Government investment and encouragement of innovation needs to expand its scope to consider the social and economic effects on marginalized groups. In a paper published by The Next System Project, Ford School public policy professor Shobita Parthasarathy outlines the ways in which current policymaking around innovation harms those populations, and proposes ways to address the negative consequences.
In organizing the patent system and providing direct support for research and development, policymakers have relied on the expertise of scientists and market players, which has expanded the technical workforce, increased the numbers of scientific publications and patents, and produced macroeconomic growth. However, she writes, “The benefits for the population are less clear: there is growing social and economic inequality and the needs of marginalized groups are invariably ignored.”
Parthasarathy, director of the Science, Technology, and Public Policy program, identifies four harms of the current approach, specifically for health equity. “It does not consider concerns of accessibility or affordability, defining these as health care, rather than innovation, problems. It limits the range of innovators, and also distorts innovation incentives. Finally, it tolerates harmful, and even biased, innovation.”
“If the last year and a half has taught us anything, it is that our health innovation policies are not benefiting all of us, and that low-income individuals, historically disadvantaged people of color, and otherwise marginalized communities are often paying a large price,” she writes.
“Perhaps the most visible drawback of the US’s market-driven approach is that the resulting diagnostics, treatments, and devices are often inaccessible to the most vulnerable,” either because they are expensive and unaffordable, or because they are not distributed equitably. “Simply characterizing this as a health care rather than an innovation problem is political, driven by a definition of innovation as primarily producing scientific and economic output. And it has real costs for communities.”

────────────────────

• _THE TASK_:
Answer these questions about the passage on innovation policy:
(a) Which organization published the paper by Shobita Parthasarathy?
(b) What program does Parthasarathy direct?
(c) How many harms of the current approach does she identify for health equity?

────────────────────

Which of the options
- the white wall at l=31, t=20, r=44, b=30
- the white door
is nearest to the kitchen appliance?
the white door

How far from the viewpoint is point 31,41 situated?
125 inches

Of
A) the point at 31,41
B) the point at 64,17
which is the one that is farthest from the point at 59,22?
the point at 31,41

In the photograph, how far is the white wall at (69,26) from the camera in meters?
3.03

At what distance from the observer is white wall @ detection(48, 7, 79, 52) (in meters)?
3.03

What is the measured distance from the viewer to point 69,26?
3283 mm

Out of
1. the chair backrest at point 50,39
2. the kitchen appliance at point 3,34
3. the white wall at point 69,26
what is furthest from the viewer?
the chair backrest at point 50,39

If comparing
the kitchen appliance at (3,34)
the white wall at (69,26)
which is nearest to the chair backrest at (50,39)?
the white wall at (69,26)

────────────────────

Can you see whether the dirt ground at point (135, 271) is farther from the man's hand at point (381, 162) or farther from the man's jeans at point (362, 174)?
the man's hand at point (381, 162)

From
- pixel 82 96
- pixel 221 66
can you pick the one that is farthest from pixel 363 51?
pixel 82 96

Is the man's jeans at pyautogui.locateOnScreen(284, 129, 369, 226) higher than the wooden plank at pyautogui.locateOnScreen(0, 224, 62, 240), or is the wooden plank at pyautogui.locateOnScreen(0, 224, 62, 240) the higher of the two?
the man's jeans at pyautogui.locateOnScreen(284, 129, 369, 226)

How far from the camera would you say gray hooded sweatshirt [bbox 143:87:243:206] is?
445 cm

────────────────────

• _TASK RESPONSE_:
(a) The Next System Project
(b) The Science, Technology, and Public Policy program
(c) Four